This article is more than 4 years old.

Scientists have discovered a previously unknown way to transfer heat at the nanoscale level, which may have important implications in the creation of faster, sleeker, and more memory intensive electronics. It may come as a surprise but heat transfer is a process that is responsible for the working of our electronic devices. Controlling the heat transfer process is also a bottleneck for making ones that are faster and more sophisticated. The world of today is revolutionized and shaped by advances in technology, such as smartphones, computers and other electronic devices which changed the way our society functions, communicates and lives. The advances of our society and proliferation of such devices is of course made possible by the advances in the sciences. It is no coincidence that the name Silicon Valley, where many of these technological advances came from, contains the chemical element, Silicon, which serves as the material used to build chips that power electronic devices. The reason why this material is widely used is due to its chemical properties, namely being a semi-conductor, or a material that allows electrical current to flow through the application of heat. This recent discovery of nanoscale heat transfer is significant for the advancement of more sophisticated devices, but before we can understand the science behind the discovery, let’s delve into the basics of heat transfer. 

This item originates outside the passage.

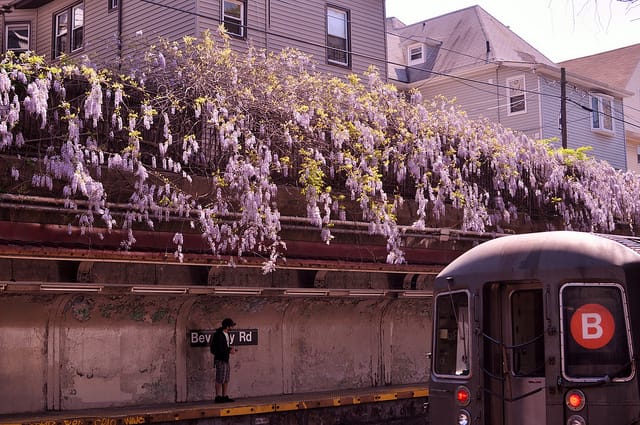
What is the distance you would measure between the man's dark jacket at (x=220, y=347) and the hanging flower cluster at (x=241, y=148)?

The beautiful thing about nature is that it has many intricacies, and the process of heat transfer happens to be one of them. It occurs on the microscopic level, where quantum mechanics come into play. It is thought that heat is transferred as a result of the vibrations of atoms in a crystalline lattice, the motions of which release waves. These waves, as we know from quantum mechanics, also travel in particles, and in the case of heat these particles are called phonons. As the motions of atoms in the lattice increases, so does the number of waves or phonons produced. At a first glance it may seem very straightforward and linear - the more vibrations the more energies. While that is true, a caveat is that when different atoms vibrate, they are pushed around against each other in a lattice where they are all interconnected, which produces different energies due to multitude of varying vibrations. It gets even more complex because each wave released due the vibration can superimpose on another to create a new wave, or new phonon, with a different energy. Thus, heat transfer is characterized by chaos and is hard to control. However, heat dissipation and transfer is vital for semi-conductors, such as silicon, because it allows for the electric current to flow, and powers our electronic devices. Thus, in effect controlling the heat transfer process and understanding more about phonons is one of the ways to advance the electronics field. 

While the heat process is complex enough, phonons are thought only to transfer heat through a medium or when objects are in contact, and not in a vacuum or in empty space. However, recent experiments indicate that in fact phonos can transfer heat in a vacuum. This phenomena arises from the quantum mechanical fact that vacuum space is not empty after-all, rather it is filled with particles that constantly being created or destroyed. This is known as quantum fluctuations, which arise due to a central tenant of quantum mechanics, the Heisenberg uncertainty principle, which states that the exact position and momentum of particle cannot be known at a given time. Thus, as a result of this exist virtual particles that vibrate in and out of space. Due to this phenomenon, scientists discovered the Casimir effect, or a force that two neutral atoms exert on each other as separate by a vacuum which is resulting from the vibrations of the virtual particles in vacuum space. However, while it was theorized that it could be applied to phonons, it has not been observed experimentally until most recently by researchers at University of California at Berkley, where the Casimir effect served as the inspiration. These researches experimentally proved that at nanoscale distances phonons can transfer heat due quantum fluctuations. 

As if the process of heat transfer was not chaotic enough, it adds another piece to puzzle and gives scientists another insight into the mechanics of heat transfer. The significance of this is that it will allow us a different avenue of controlling heat transfer by giving scientists a new understanding of the underlying mechanics and caveats of heat transfer, which will help enable to create faster and more efficient computer chips, and as a result devices. It also illustrates an inherent principle in nature, which is lucidly demonstrated in this study: small seemingly innocuous events are often the underlying drivers behind bigger events and discoveries.